We are as different as we are prodigious. There are more than 7000 languages spoken, 832 in Papua New Guinea alone. Burping after a meal is supposedly good manners in China but don’t try that bit of multiculturalism at an Asutralian Sunday roast. Humanity is so diverse we can’t even agree on which game is called football.
You’d think surrounded by all this variation the xenophobes among us would let the small differences slide and instead concentrate their intolerance on people who were genuinely exotic.
As heartbreaking as Muslim/Hindu violence in India is, the conflict itself is unsurprising because as journalist Peter Popham wrote in 1998 “the two religions are about as different as two belief systems could be. Islam is monotheistic, proselytising, anti-idolatrous, fiercely doctrinal, with strong ideas about heresy. Hinduism is pantheistic, uninterested in converting unbelievers, an immense aggregation of different gods, rites, superstitions and beliefs.”
Compare this to the epic fail that is Israel and Palestine. The allegorical Jacob Ben Abraham has fought the proverbial Ya’qub bin Ibrahim for half a century both inspired by holy books that features a couple in a garden, a world destroying flood and an antipathy to bacon.
But not even the Middle East can compete with the sheer futility of the Christian Derby that subjected Norther Ireland to so much violence and bad public art in the 20th Century.

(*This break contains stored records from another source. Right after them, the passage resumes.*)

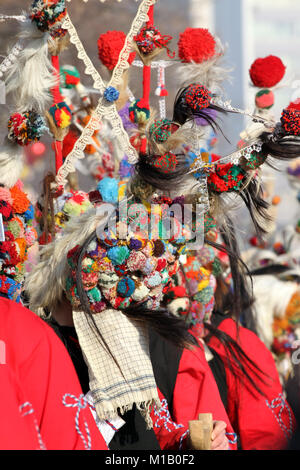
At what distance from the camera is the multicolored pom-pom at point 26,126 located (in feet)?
5.84

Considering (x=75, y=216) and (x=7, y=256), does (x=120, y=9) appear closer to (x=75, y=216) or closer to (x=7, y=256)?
(x=75, y=216)

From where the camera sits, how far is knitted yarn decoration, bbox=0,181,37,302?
5.77ft

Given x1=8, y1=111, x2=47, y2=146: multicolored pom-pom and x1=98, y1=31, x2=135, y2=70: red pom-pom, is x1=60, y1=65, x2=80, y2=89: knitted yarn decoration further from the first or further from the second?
x1=8, y1=111, x2=47, y2=146: multicolored pom-pom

I use the sporting term “derby” deliberately because the only real difference between Catholics and Protestants are the uniforms, the coach and the refreshments served after the weekend’s exertions.
There are many stereotypes spring to mind when I say “hipster” but you can’t fault their commitment to tolerance and embracing new cultures.
They are the ones who scour their trendy suburbs for the latest Nepalese-Zimbabwean fusion restaurants and sign petitions for gay marriage.
To them, tolerance and multiculturalism are not a simple posture as changeable as a Facebook cover picture. They genuine values worth speaking out for.
Yet if another white person (and hipsters are almost always white) where to suggest something benign like watching Big Brother instead of Breaking Bad these latter-day Gandhis suddenly discover their inner Hitler.
“How can you watch that rubbish” they cry. “It’s crass and commercial and only mindless zombies would like it”.
To them tolerance is something you apply to other religions, ethnicities and sexualities but not those who may have a different taste in music, movies or (gasp!) politics.
How can they see the human behind the hijab but not the Holden Racing Team shirt? To me this is equally ridiculous as the the aforementioned problems in Northern Ireland and the Middle East.
But that notion seems to be hard wired into humanity. It’s the little differences that seem to irritate us the most.